*EXERCISE INSTRUCTIONS*. What lines in the records below contain the string "site"? Copy every one.

*EXTRACTED DATA*.
== == ==

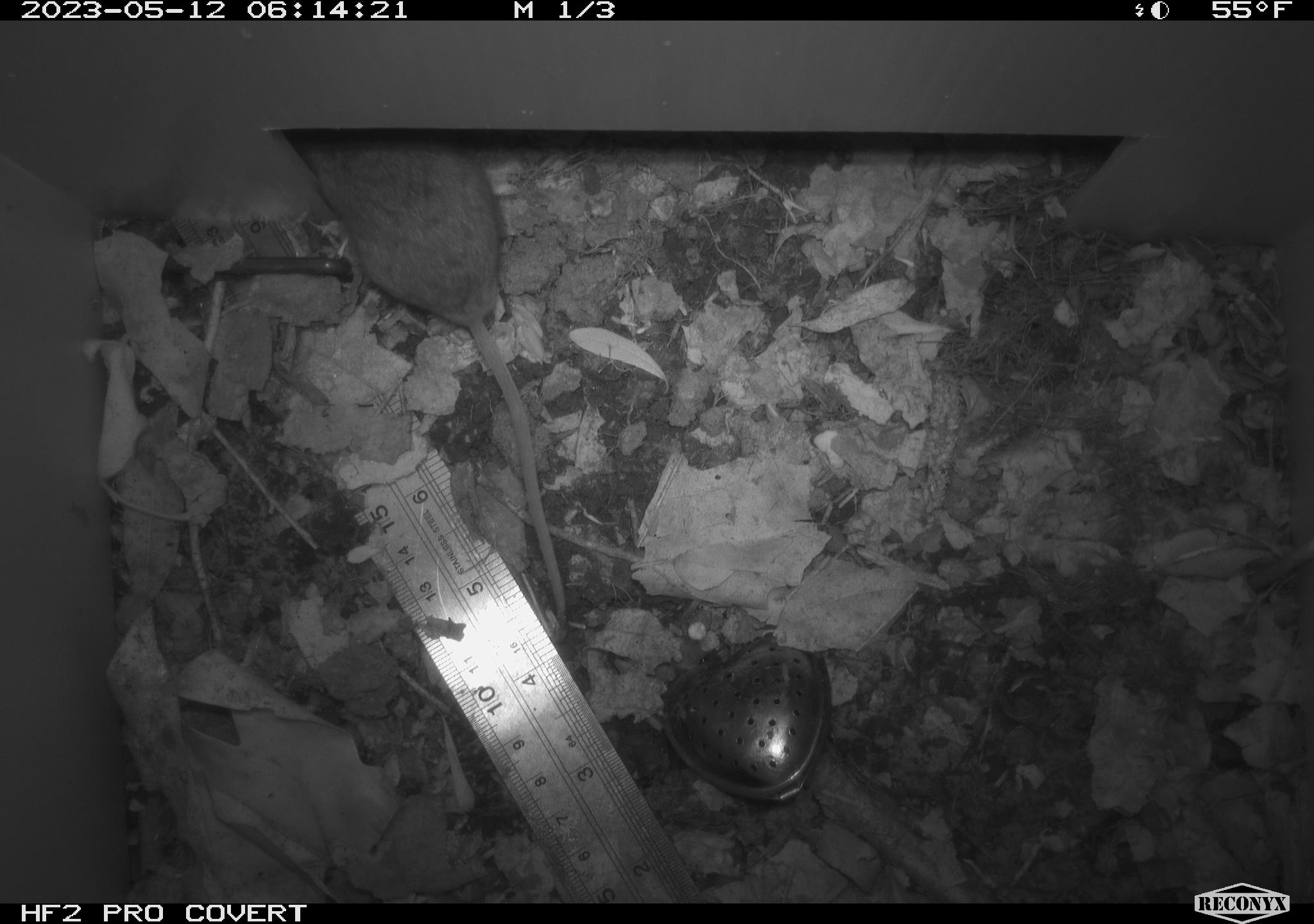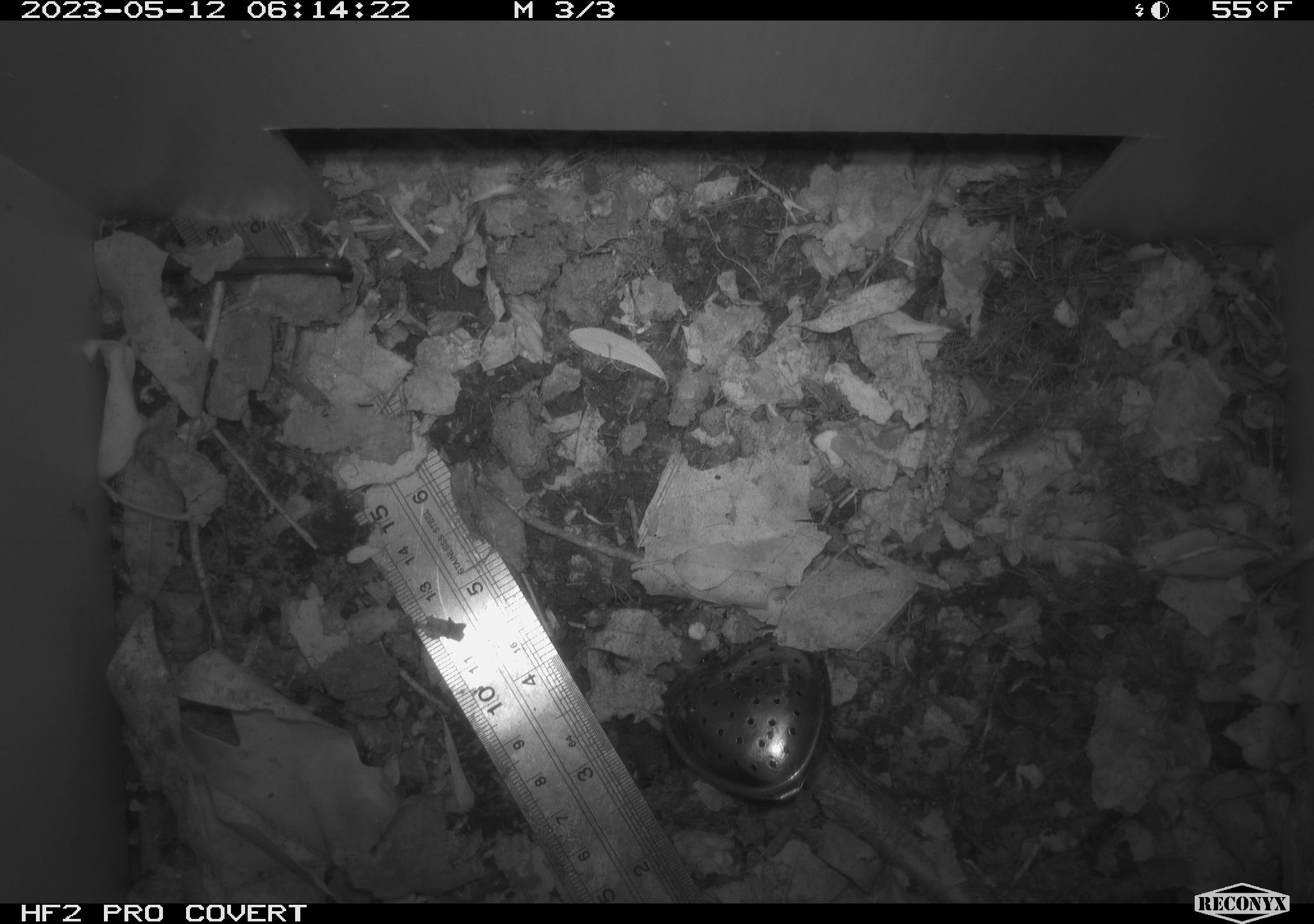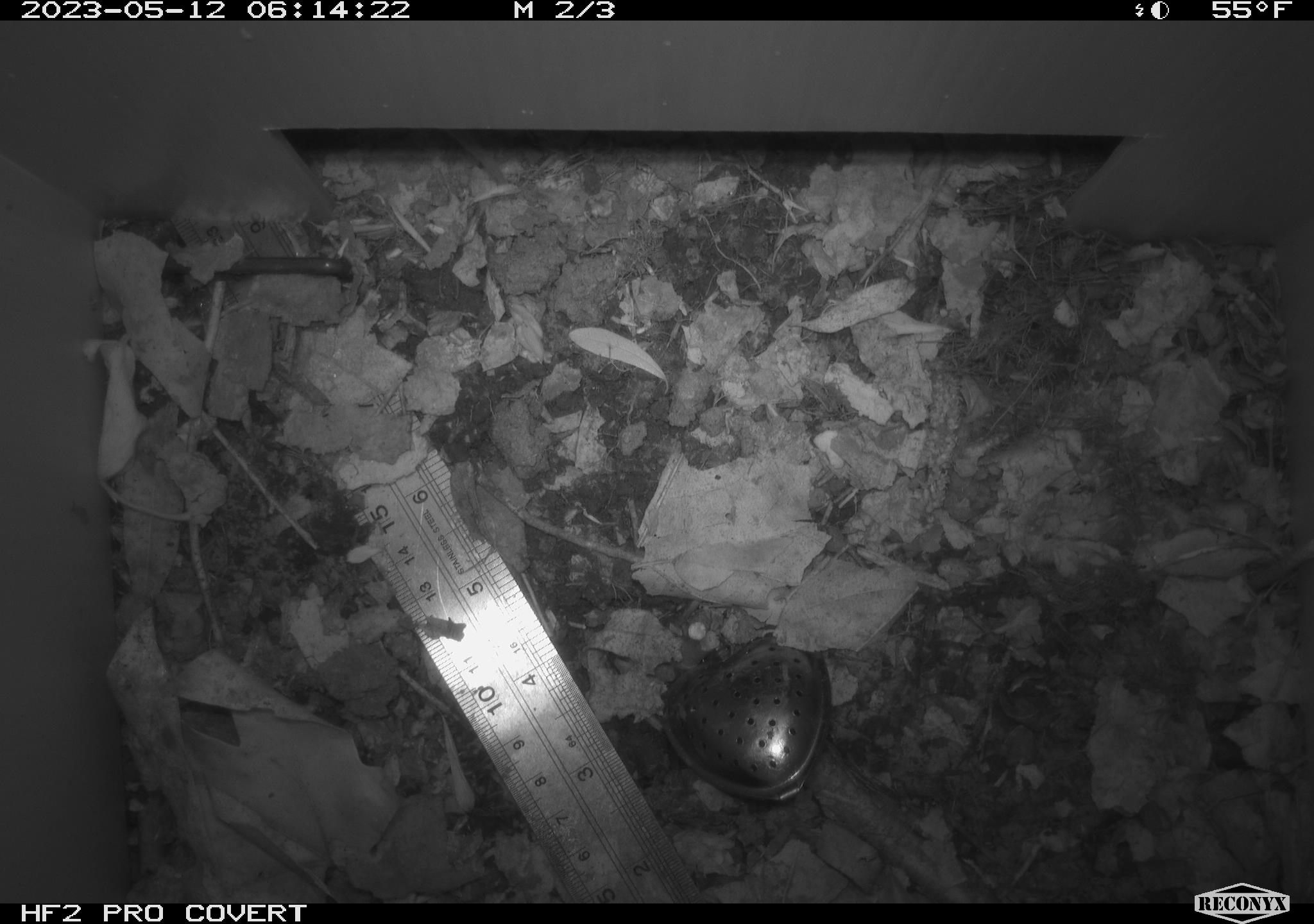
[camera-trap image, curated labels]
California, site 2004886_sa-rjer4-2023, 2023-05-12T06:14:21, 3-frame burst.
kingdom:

== == ==

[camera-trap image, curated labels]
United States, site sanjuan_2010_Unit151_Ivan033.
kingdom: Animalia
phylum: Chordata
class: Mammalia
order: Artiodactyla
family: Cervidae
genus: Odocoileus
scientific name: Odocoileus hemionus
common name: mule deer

== == ==

*TASK OUTPUT*.
California, site 2004886_sa-rjer4-2023, 2023-05-12T06:14:21, 3-frame burst.
United States, site sanjuan_2010_Unit151_Ivan033.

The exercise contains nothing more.